EMPAT

20 2 0
                                    

[ Aliyah ]

Pagi ini Papa sudah tidak ada di rumah. Ia bahkan tidak menyempatkan diri untuk sarapan denganku. Memberikan ucapan selamat pagi saja tidak pernah lagi. Akhir-akhir ini Papa sangat sibuk.

Ia mencalonkan diri sebagai anggota legislatif mewakili partainya untuk daerah kami. Makanya kesibukannya setiap hari hanya untuk mengurus kampaye demi kampaye. Meski aku lebih percaya dia mengurusi wanita "itu" sebenarnya.

Sepiring nasi goreng tersedia di meja yang aku yakin ini dibeli di luar, tidak mungkin Papa memasaknya sendiri. Ia tidak sempat untuk hal semanis itu.

Aku pun melahap nasi dengan tidak semangat. Ruang makan ini sepi, tidak ada teman untuk bercengkrama dikala sarapan. Karena begitu sepinya, telingaku hanya diisi suara dentingan sendok yang beradu dengan piring. Sesekali aku melamunkan kucingku yang tengah bergegas memakai seragamnya untuk menuju sekolah kucing.

Ponselku bergetar tanda sebuah pesan masuk. Dari Defina, sahabatku satu-satunya.

"UDAH MASUK! LO DIMANA, AL?!"

Kulihat jam tangan yang melingkar di tangan kiriku. Mataku terbelak kaget, kakiku gemetaran.

Gawat! Sudah jam 7 lewat.

Dengan terburu-buru kuminum susu putih hingga habis setengah gelas. Tanganku bergegas memesan ojek online melalui ponsel. Aku akan dihukum, ini bencana.

Sudah 2 menit aku di luar menunggu ojek pesanan, namun tidak kunjung datang. Semakin lama aku sampai sekolah, semakin banyak pula hukuman yang menimpaku. Peraturan sekolahku memang membuat siapapun takut untuk terlambat, termasuk aku.

Sambil menunggu, kuperiksa kelengkapan. Seragam pas, tali pinggang ada, sepatu hitam, roster lengkap, dan uang jajan juga sudah dibawa. Beres.

Akhirnya ojekku datang. Belum sempat driver-nya memastikan yang memesan, aku langsung mengambil helm yang ada di jok motornya. Tidak peduli dengan kebingungannya. Jadi ketika ia menanyakan nama pemesan, aku angguk-angguk saja.

"Ngebut, Bang. Udah telat." Aku duduk di belakangnya sambil mengeratkan tali helm.

Abang driver yang tidak kuketahui namanya itu pun mengangguk paham. Ia membawa motornya melaju dengan cepat. Kalau saja aku tidak memakai helm, mungkin rambutku sudah terbang ke mana-mana meski tidak lepas dari kepala.

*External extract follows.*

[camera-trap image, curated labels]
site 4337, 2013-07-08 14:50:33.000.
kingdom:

Dengan cekatan, motor yang kunaiki menyalip kendaraan yang memadatkan lalu lintas. Bahkan dengan berani, abang ojeknya menerobos lampu merah yang membuatku ketakutan jika ketahuan polisi.

Belum juga 10 menit, kami sampai. Aku langsung membayar dan mengikhlaskan saja kembalian seribu kepada si abang. Karena kalau menunggu kembalian, akan semakin lama aku masuk.

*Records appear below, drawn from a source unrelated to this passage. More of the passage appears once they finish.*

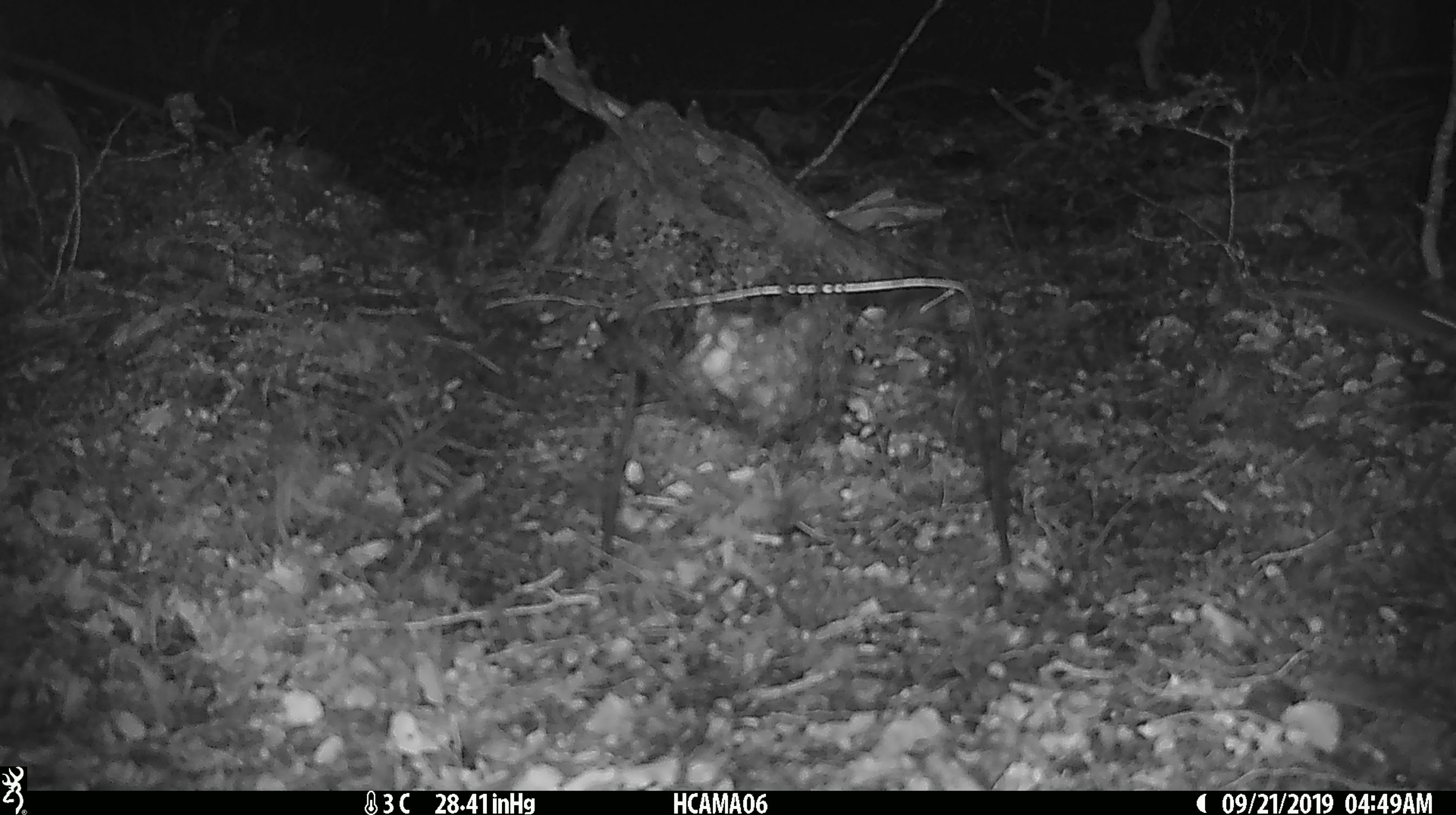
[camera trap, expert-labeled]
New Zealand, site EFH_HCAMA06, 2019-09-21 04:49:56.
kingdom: Animalia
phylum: Chordata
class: Mammalia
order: Rodentia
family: Muridae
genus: Mus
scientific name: Mus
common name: mouse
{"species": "mouse (Mus)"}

Gerbang belum di tutup. Bukan hanya aku yang terlambat, syukurlah. Sepertinya hari ini memang sengaja tidak ada apel pagi. Mungkin ada seminar dari bimbingan belajar atau yang lainnya.

"Yang terlambat langsung baris! Jangan manja kali hidup kelen!"

Itu bentakan Pak Sinaga. Guru bimbingan konseling yang galaknya minta ampun. Banyak murid yang takut padanya, bahkan kalangan anak-anak nakal akan tunduk jika ia sudah membentak. Aku saja takut, belum siap disemburnya..

Aku pun masuk ke barisan. Pak Sinaga sudah berjalan menelusuri barisan, sekalian merazia yang tidak beres. Namun saat melewatiku, ia berhenti.